Vous n'expliquez pas quelle est cette erreur, qui est définie par le droit à l'erreur, je comprends votre embarras, il est plus facile de supposer que ... Mais vous n'êtes pas le seul, c'est une épidémie et je me garderai bien de penser contre vous, sinon hélas que vous vous trompez, car une chape de plomb recouvre tout ceux qui évoquent ce droit à l'erreur. Tous évitent de la qualifier, de la définir car si l'erreur est = " rendre un culte à un faux dieu..."
Voila donc ce que donnerait l'interprétation de ceux qui prétendent que :
-DH définit un droit à l'erreur
devient dans sa forme dévoilée:
-DH définit un droit à rendre un culte à un faux dieu.
Et effectivement, comme vous l'ont expliqué NM et d'autres, personne n'a jamais prétendu que DH soutenait un droit moral à pratiquer une fausse religion, mais un droit à ne pas être empêché (civilement) de pratiquer une fausse religion.
Non ils n'ont rien expliqué car ils ont refusé de définir l'erreur qui était l'objet du droit...
Vous les imaginer expliquer à ceux qui veulent bien lire...
DH définit un droit à rendre un culte à un faux dieu, la réponse devient automatiquement mais que faites vous du premier commandement?
Ce que vous dites est énorme.
Seul NM rendant son attitude conforme à sa pensée serait capable peut-être de le faire. Pour les autres on est fort proche du pharisaïsme.
Dans la lettre aux amis prêtres il est question d'une religion quelconque...ce qui est semble plus adapté...Mais cependant.
D’autre part, l’affirmation (nouvelle et inusitée) que nul ne doit être empêché d’exprimer une croyance religieuse quelconque. Ce deuxième point est contesté par nous, depuis toujours, non pas dans les faits (à beaucoup d’égards, il est nécessaire de tolérer aujourd’hui dans l’ordre civil l’expression de croyances diverses), mais bien pour un droit à l’erreur qu’aurait la personne humaine et que devrait reconnaître l’État.
Finalement un état doit alors pouvoir empêcher la religion catholique au nom du principe que votre oui soit oui votre non soit non.
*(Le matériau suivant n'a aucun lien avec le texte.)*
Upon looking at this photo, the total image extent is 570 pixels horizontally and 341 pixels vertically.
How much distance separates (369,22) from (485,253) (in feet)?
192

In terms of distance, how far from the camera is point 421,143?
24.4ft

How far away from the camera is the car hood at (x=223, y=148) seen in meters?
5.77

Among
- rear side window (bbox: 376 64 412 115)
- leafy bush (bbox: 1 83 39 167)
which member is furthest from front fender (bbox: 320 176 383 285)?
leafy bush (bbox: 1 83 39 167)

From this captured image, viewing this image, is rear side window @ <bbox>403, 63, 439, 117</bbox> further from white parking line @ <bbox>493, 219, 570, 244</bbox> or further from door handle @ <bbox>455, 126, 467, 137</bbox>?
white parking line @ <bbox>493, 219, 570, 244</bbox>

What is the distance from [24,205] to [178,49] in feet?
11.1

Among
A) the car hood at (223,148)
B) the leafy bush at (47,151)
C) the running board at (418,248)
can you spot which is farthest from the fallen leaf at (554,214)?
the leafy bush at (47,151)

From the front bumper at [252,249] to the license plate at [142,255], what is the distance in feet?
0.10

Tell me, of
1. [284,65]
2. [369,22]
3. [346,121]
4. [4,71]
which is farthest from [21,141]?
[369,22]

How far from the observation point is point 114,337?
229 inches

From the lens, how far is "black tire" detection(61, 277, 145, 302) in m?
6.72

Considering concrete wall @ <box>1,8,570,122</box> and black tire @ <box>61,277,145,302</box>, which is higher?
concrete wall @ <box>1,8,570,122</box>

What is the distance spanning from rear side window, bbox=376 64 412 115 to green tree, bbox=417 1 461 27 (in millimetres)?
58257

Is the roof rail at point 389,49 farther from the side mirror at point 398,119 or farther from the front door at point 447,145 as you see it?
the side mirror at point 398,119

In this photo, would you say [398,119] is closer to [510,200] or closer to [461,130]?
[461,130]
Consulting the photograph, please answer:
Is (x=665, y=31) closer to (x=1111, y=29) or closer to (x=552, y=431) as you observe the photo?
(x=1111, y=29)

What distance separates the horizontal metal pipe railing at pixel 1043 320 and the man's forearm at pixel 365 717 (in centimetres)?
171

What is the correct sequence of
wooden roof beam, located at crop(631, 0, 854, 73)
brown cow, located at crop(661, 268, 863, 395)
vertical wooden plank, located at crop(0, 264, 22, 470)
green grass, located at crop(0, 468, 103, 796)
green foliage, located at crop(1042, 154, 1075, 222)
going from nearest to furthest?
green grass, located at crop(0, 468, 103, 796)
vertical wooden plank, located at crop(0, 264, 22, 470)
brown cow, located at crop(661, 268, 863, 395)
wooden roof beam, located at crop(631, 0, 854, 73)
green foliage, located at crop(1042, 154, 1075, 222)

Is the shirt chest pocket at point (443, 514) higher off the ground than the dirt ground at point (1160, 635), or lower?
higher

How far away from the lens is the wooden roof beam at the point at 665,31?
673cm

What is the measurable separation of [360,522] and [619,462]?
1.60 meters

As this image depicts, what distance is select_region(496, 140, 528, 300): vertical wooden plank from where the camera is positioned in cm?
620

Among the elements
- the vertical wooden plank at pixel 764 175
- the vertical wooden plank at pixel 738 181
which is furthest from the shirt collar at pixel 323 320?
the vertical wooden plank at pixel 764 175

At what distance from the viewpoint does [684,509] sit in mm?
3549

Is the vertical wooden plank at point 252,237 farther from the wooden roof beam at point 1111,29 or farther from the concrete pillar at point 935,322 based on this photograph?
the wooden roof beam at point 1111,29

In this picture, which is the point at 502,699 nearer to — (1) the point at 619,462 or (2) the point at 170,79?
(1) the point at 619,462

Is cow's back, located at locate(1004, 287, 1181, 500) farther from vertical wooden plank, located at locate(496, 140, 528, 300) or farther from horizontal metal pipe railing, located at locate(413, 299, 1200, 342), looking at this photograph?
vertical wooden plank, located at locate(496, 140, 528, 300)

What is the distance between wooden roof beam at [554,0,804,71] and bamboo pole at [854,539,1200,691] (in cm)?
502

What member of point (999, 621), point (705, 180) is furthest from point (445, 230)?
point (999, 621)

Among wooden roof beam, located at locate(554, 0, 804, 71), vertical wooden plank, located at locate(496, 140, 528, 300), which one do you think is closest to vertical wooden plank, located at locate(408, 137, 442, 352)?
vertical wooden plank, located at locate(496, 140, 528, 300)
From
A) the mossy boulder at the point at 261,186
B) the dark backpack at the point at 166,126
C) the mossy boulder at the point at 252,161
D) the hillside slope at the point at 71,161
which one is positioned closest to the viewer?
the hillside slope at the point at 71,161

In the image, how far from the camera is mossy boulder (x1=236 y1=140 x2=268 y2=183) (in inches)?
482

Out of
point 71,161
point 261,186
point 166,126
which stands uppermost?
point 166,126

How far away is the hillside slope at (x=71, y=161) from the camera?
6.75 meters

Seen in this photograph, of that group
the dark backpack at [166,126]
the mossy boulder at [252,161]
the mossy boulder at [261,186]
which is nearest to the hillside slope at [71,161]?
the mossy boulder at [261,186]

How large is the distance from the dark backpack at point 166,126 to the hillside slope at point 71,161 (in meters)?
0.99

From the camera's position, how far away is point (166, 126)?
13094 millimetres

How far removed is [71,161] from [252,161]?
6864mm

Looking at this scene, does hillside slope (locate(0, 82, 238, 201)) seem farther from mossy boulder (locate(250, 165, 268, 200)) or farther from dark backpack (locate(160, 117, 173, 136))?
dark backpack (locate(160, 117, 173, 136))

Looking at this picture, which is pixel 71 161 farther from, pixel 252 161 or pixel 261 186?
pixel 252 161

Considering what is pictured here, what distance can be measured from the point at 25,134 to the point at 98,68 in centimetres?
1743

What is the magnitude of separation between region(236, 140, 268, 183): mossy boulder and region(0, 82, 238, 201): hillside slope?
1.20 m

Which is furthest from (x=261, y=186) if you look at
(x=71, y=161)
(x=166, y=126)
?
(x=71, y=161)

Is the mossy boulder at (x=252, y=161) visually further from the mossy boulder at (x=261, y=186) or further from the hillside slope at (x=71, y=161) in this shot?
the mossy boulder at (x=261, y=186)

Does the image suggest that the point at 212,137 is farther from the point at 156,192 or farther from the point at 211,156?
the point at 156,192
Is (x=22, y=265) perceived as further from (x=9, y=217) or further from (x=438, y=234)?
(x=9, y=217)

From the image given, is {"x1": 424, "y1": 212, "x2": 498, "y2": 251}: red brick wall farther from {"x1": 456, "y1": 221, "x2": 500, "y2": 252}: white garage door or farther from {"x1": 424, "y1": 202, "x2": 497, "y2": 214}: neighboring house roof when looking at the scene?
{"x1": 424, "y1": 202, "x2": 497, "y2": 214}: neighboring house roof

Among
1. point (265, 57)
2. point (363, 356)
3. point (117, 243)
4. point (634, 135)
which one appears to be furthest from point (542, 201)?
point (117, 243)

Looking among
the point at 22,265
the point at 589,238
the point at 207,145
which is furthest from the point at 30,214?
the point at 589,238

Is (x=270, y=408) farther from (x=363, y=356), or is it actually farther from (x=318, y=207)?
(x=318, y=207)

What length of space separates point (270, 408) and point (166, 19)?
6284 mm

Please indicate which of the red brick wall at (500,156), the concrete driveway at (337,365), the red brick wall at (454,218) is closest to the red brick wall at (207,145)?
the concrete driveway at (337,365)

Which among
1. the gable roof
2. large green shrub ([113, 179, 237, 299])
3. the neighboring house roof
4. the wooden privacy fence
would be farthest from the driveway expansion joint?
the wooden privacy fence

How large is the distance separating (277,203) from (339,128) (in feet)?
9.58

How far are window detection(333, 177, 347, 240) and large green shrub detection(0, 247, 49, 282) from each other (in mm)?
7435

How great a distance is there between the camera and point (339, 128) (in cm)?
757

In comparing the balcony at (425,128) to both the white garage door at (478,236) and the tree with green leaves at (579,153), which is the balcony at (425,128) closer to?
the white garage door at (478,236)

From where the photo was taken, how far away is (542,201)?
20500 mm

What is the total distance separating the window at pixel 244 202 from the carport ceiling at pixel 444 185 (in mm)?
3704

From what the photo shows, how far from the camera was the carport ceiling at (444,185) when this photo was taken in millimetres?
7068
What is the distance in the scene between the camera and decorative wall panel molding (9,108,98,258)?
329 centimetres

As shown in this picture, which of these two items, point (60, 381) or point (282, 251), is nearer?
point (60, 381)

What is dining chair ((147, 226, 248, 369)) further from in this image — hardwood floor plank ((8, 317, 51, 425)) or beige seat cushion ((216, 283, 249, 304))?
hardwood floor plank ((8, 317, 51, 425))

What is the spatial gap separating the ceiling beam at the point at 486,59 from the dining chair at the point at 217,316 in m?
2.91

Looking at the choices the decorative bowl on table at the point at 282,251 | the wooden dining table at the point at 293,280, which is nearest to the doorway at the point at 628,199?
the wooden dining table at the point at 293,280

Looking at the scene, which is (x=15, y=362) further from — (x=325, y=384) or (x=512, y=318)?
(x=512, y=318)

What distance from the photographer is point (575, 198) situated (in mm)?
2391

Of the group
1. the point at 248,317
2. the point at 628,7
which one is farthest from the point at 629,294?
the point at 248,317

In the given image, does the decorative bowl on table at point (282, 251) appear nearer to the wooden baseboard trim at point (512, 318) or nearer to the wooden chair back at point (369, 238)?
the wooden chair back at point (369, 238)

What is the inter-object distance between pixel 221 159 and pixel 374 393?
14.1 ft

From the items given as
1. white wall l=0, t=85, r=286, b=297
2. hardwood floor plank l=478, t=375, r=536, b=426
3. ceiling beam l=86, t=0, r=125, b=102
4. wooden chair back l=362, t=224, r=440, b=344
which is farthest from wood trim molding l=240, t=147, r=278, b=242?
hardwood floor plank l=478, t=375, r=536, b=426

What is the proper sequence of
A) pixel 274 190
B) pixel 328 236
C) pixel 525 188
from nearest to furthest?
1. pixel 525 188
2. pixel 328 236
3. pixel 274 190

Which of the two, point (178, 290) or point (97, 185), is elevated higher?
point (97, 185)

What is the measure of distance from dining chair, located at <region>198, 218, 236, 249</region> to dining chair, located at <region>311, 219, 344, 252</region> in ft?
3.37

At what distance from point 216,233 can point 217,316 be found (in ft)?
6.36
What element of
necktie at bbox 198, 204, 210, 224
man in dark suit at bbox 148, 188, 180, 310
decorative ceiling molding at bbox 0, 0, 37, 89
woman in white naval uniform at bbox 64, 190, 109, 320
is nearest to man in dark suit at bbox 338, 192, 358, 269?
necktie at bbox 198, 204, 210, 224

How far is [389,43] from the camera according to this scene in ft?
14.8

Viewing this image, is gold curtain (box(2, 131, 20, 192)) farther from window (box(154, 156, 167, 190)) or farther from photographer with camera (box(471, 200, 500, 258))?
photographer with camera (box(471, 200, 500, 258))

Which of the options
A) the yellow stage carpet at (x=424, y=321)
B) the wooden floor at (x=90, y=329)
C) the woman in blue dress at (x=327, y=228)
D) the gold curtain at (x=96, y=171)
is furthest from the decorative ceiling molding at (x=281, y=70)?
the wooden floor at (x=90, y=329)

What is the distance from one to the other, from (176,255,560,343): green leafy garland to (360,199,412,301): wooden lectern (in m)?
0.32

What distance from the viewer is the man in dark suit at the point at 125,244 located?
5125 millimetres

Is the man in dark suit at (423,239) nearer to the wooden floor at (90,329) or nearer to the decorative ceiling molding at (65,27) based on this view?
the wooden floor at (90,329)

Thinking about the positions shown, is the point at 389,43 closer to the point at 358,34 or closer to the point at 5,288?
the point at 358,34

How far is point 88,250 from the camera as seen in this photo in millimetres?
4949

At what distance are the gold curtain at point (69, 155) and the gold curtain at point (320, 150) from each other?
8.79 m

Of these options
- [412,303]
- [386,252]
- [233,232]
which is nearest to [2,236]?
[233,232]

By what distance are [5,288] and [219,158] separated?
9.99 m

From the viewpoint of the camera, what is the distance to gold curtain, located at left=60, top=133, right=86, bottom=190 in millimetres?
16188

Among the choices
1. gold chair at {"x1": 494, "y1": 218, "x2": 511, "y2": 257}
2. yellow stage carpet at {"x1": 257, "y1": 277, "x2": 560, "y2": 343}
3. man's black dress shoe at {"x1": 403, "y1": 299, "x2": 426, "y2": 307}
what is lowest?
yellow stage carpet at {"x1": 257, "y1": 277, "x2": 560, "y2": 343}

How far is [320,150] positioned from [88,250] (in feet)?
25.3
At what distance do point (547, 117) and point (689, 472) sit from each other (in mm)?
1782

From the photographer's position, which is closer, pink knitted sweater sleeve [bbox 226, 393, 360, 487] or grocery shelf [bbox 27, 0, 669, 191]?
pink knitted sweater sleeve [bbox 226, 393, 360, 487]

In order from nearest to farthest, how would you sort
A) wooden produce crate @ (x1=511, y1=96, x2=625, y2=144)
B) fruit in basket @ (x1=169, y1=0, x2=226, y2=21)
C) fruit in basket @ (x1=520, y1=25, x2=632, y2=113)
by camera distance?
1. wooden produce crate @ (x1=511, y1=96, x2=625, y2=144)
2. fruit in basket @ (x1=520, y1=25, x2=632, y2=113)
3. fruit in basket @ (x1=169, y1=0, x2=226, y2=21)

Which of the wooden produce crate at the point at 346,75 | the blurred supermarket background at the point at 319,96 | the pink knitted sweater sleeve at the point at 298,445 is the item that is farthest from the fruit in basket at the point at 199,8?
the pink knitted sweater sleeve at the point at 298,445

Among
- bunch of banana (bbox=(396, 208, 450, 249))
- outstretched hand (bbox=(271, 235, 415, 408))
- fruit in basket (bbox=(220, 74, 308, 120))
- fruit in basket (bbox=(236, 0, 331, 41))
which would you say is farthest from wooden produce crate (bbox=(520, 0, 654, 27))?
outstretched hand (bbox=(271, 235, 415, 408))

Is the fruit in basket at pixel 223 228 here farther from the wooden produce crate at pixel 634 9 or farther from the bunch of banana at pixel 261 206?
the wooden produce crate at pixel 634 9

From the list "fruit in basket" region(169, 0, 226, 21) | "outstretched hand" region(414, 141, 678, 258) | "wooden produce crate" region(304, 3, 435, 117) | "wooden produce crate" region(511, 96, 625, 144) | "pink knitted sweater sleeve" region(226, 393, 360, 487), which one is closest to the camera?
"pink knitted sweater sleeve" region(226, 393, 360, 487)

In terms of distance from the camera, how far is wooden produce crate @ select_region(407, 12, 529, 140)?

Car pour eux DH définit un droit à l'erreur. Par contre s'il n'y a pas de droit à l'erreur, alors un état ne peut empêcher la religion catholique.(vous m'accorderez que l'erreur n'étant pas définie comme celle de prier un faux dieu, car tout le monde s'y refuse)ce droit à l'erreur peut s'appliquer à l'état qui est au bout du compte soumis à la décision d'un homme seul ou en groupe.
Oui ils ont raison, et aussi, et alors, les musulmans, bouddhistes, juifs... ne se gênent pas pour le faire, et l'état laïc est bien parti pour arriver au même résultat bientôt.
DH ayant défini un droit à l'erreur.
Ouf heureusement qu'il n'en est rien et que prétendre que DH définit un droit à l'erreur est une interprétation qui peut se faire en allant en chercher l'esprit au delà du texte...
Il semble hélas que la formulation de DH soit la plus adaptée, même si pour certains, il faudrait apporter quelques modifications pour qu'ils puissent comprendre...En fait comme si l'esprit saint avait voulu humilier quelques orgueilleux, qui auraient eu la prétention de faire la leçon à Rome en croyant que le Magistère..., ainsi tout en enseignant ils leur aurait fait la leçon et ce pour leur plus grand bien.
Sinon DH à quelques années d'avance, sur ceux qui tournent en rond et dans ce domaine l'aveu de Vianney plus haut ou celui de Mgr Gherardini est conséquent car tous les deux ont une conclusion commune : il n'y a pas de démonstration théologique...
Le fond du problème... par Vianney 2012-02-11 07:14:33
...est de savoir si, depuis Vatican II, nous sommes en présence d’un simple changement doctrinal ou, au contraire, de thèses en contradiction réelle avec l’enseignement antérieur du magistère de l’Église.
On a envie de dire quel aveu d'échec pour des théologiens auto proclamés, 50 ans et aucune démonstration.
Il ne reste plus que la foi du charbonnier quelle humiliation pour ces grands esprits, ses brillants esprits, qu'ont ils fait de leur formation...
"Les portes de l'enfer ne prévaudront pas contre elle"
La foi du charbonnier qui sert les personnes comme moi, bien que plus petit que beaucoup, aux yeux même de notre Seigneur.
C'est amusant comme certains croient Paul VI, quand ils évoquent des fumées de Satan rentrées dans l'Eglise, et refusent de le suivre quand il avalise le concile, et demande de le recevoir...Mais cela ne leur semble pas illogique car la fumée du Satan, ils en font le Magistère.